For each four-week period, the mean hourly labor cost is calculated as if a specific number (eg, zero, one, two, three) of second-shift teams were scheduled to work between 3 and 10:59 PM. For each four-week period, the difference is taken between the mean hourly labor cost of having one rather than zero second-shift teams, two rather than one team, three rather than two teams, and so on.

For instance, the example using Feb 3, 2003, through Feb 28, 2003 previously showed that for this four-week period, with one OR regularly staffed, the mean daily second-shift labor cost would have equaled 10.72 multiplied by the cost of each regularly staffed hour. If the regular staffing was zero ORs, then all ORs would have been covered by perioperative nurses and nurse anesthetists who stayed late on call. The mean daily second-shift labor cost would have equaled 10.08 multiplied by the cost of each regularly staffed hour where 10.08 equals

[(55 hours x 1 additional OR in use x 1.75) + (23 hours x 2 additional ORs in use x 1.75) + (4 hours x 3 additional ORs in use x 1.75)]/20 days.

The difference in mean daily labor cost between having one rather than zero second-shift teams would be 0.64 multiplied by the cost of each regularly staffed hour.

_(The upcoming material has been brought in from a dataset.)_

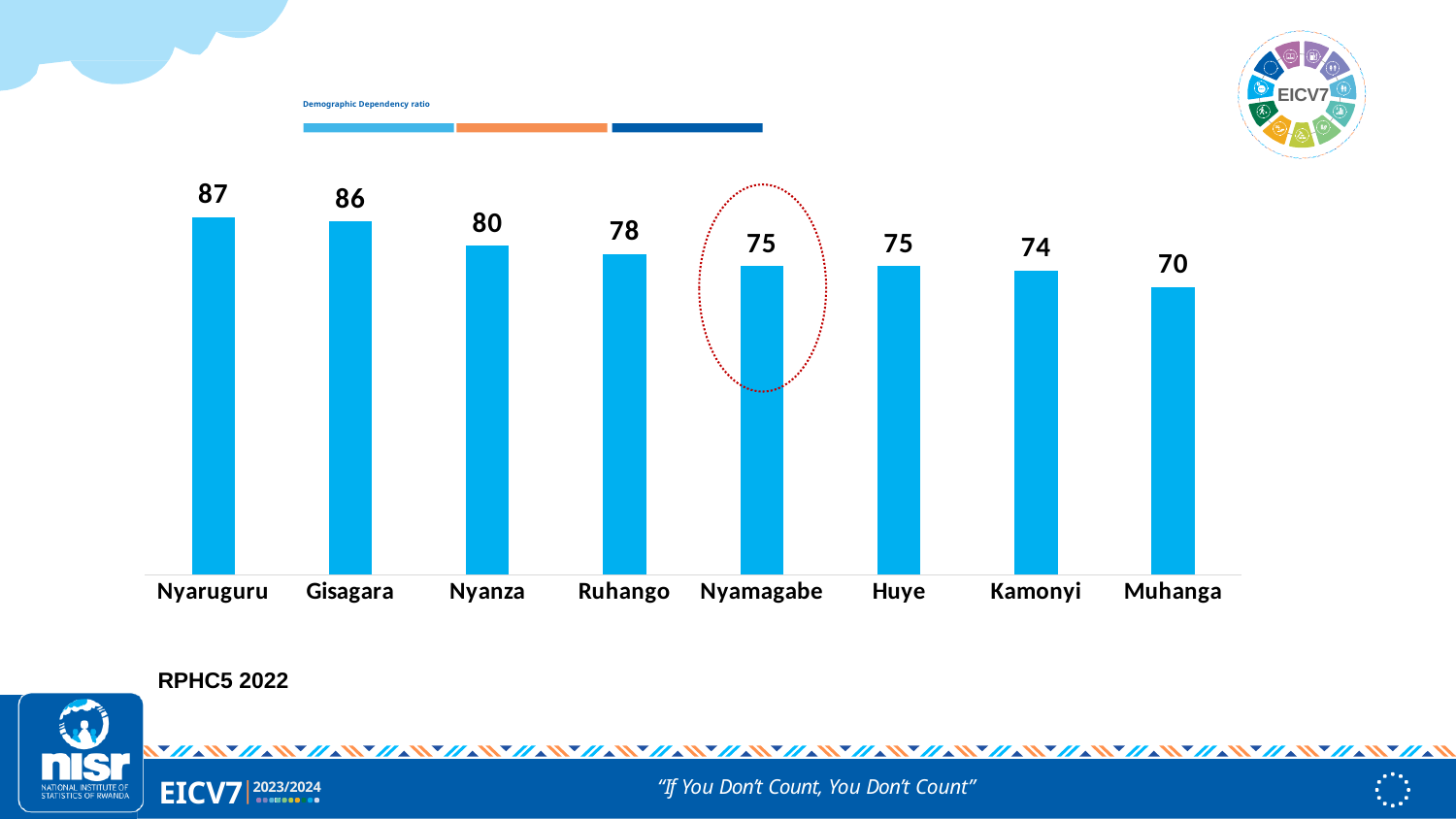
What is the difference between the values for Nyaruguru and Muhanga? 17 Which district has the highest demographic dependency ratio? Nyaruguru What is the difference between the values for Nyanza and Ruhango? 2 How many districts are shown in the chart? 8 What is the demographic dependency ratio for Nyaruguru? 87 Which district has the lowest demographic dependency ratio? Muhanga What kind of chart is shown on the slide? Bar chart What is the value shown for Nyamagabe? 75 Which is larger, the value for Gisagara or the value for Huye? Gisagara Which district's bar is highlighted with a red dotted circle? Nyamagabe Do the values rise or fall from left to right across the districts? Fall What is the value shown for Kamonyi? 74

In addition, afternoon OR workload can vary seasonally. For example, workload may be busier in the summer than winter. (7) To check for this type of variability, pair-wise differences were viewed graphically using a nonparametric smoothing line drawn using the LOWESS algorithm. (8) The best second-shift staffing solution has a difference curve that most closely straddles the baseline of a zero difference.